Front. Endocrinol., 21 December 2023
Sec. Cardiovascular Endocrinology
This article is part of the Research Topic Endocrine insights into heart disease View all 18 articles

Thyroid markers and body composition predict LDL-cholesterol change in lean healthy women on a ketogenic diet: experimental support for the lipid energy model

Isabella D. Cooper&#x;Isabella D. Cooper1†Claudio Sanchez-Pizarro,&#x;Claudio Sanchez-Pizarro2,3†Nicholas G. NorwitzNicholas G. Norwitz4David FeldmanDavid Feldman5Yvoni KyriakidouYvoni Kyriakidou1Kurtis EdwardsKurtis Edwards1Lucy PetagineLucy Petagine1Bradley T. ElliotBradley T. Elliot1Adrian Soto-Mota,*Adrian Soto-Mota2,3*
  • 1Ageing Biology and Age-Related Diseases, School of Life Sciences, University of Westminster, London, United Kingdom
  • 2Metabolic Diseases Research Unit, National Institute of Medical Science and Nutrition Salvador Zubiran, Mexico City, Mexico
  • 3Tecnologico de Monterrey, Escuela de Medicina y Ciencias de la Salud, Mexico City, Mexico
  • 4Harvard Medical School, Boston, MA, United States
  • 5Citizen Science Foundation, Las Vegas, NV, United States

Introduction: There is a large heterogeneity in LDL-cholesterol change among individuals adopting ketogenic diets.
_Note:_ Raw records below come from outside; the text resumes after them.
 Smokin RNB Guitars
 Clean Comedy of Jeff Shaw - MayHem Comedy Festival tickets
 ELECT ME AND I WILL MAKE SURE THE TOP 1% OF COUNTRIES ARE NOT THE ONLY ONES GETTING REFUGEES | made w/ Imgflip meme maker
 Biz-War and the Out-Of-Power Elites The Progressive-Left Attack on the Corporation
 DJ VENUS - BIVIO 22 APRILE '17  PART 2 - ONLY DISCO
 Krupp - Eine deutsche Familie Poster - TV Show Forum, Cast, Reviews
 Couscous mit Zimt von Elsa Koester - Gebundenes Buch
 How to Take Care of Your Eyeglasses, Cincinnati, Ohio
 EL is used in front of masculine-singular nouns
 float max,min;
Interestingly, lean metabolically healthy individuals seem to be particularly susceptible, with an inverse association between body mass index and LDL-cholesterol change. The lipid energy model proposes that, in lean healthy individuals, carbohydrate restriction upregulates systemic lipid trafficking to meet energy demands. To test if anthropometric and energy metabolism markers predict LDL-cholesterol change during carbohydrate restriction.

Methods: Ten lean, healthy, premenopausal women who habitually consumed a ketogenic diet for ≥6 months were engaged in a three-phase crossover study consisting of continued nutritional ketosis, suppression of ketosis with carbohydrate reintroduction, and return to nutritional ketosis. Each phase lasted 21 days. The predictive performance of all available relevant variables was evaluated with the linear mixed-effects models.
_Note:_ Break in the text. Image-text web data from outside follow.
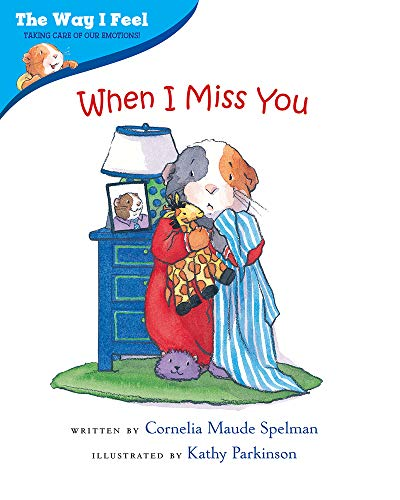9780807589038: When I Miss You (The Way I Feel Books)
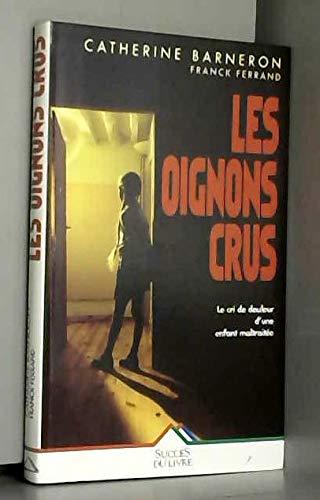 9782738212054: Les Oignons crus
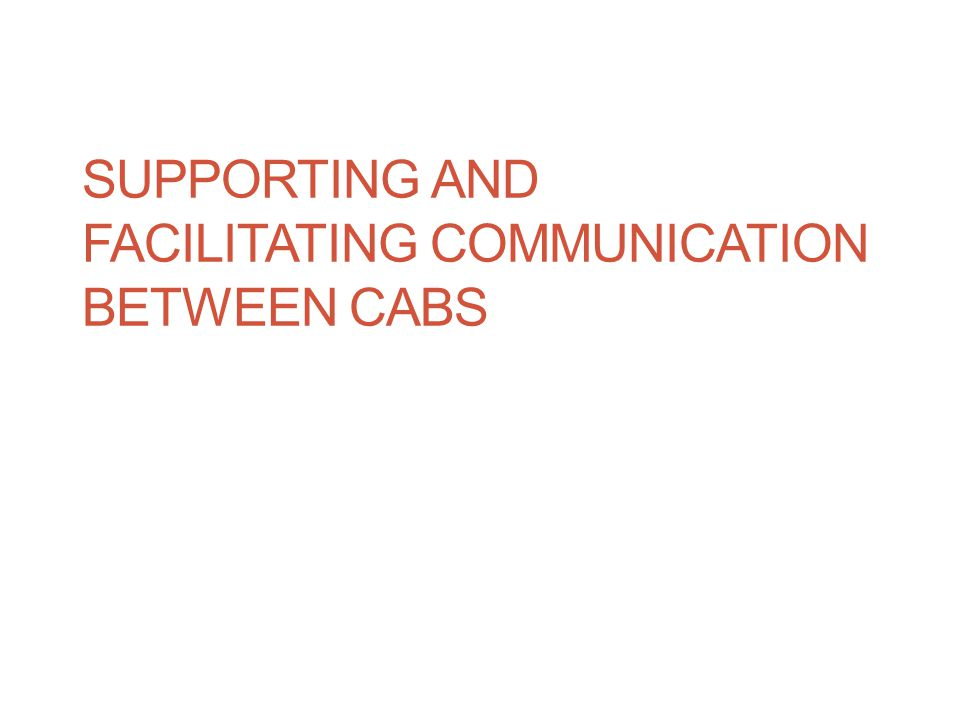 SUPPORTING AND FACILITATING COMMUNICATION BETWEEN CABS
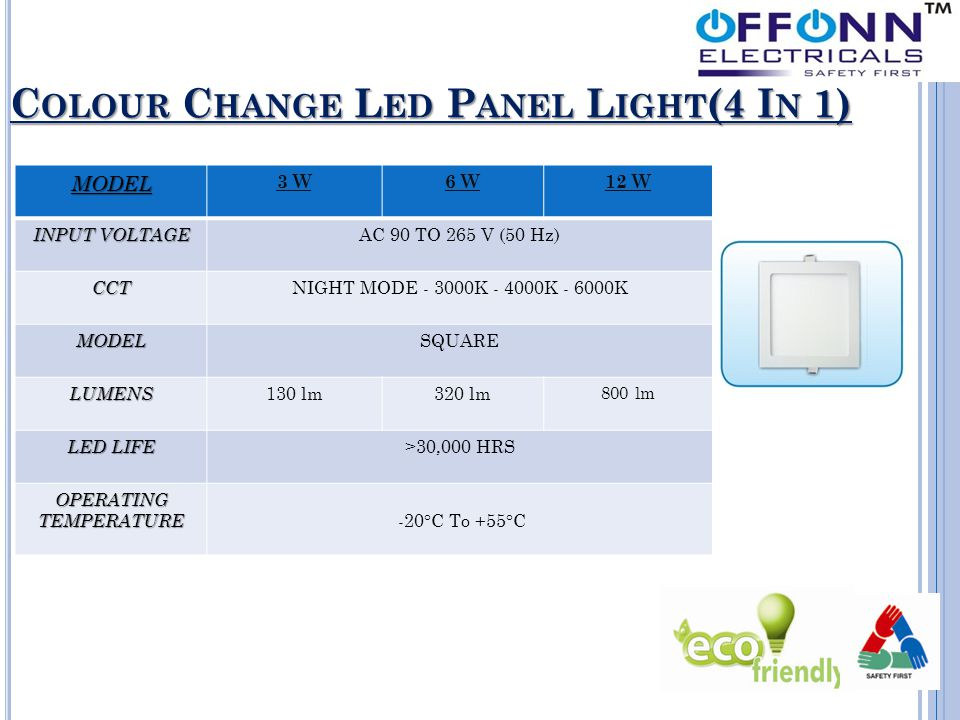 C OLOUR C HANGE L ED P ANEL L IGHT (4 I N 1) MODEL 3 W6 W12 W INPUT VOLTAGE AC 90 TO 265 V (50 Hz) CCT NIGHT MODE - 3000K - 4000K - 6000K MODEL SQUARE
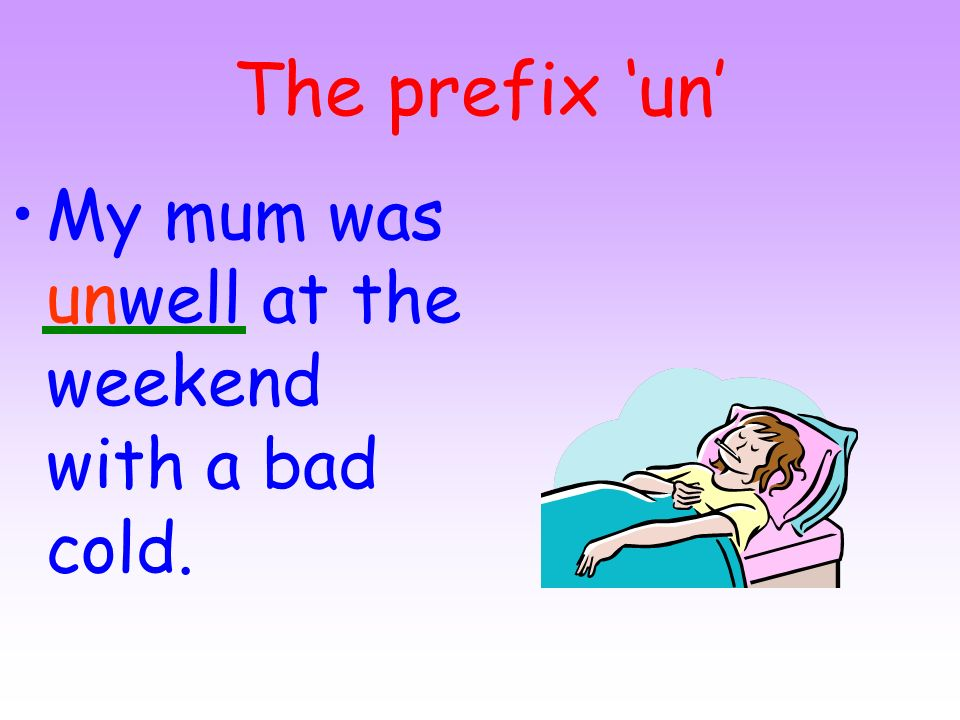 The prefix 'un' My mum was unwell at the weekend with a bad cold.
Results: All body composition metrics, free T3 and total T4, were significantly associated with LDL-cholesterol change. In an interaction model with BMI and free T3, both markers were significant independent and interacting predictors of LDL-cholesterol change. Neither saturated fat, HOMA-IR, leptin, adiponectin, TSH, nor rT3 was associated with LDL-cholesterol changes.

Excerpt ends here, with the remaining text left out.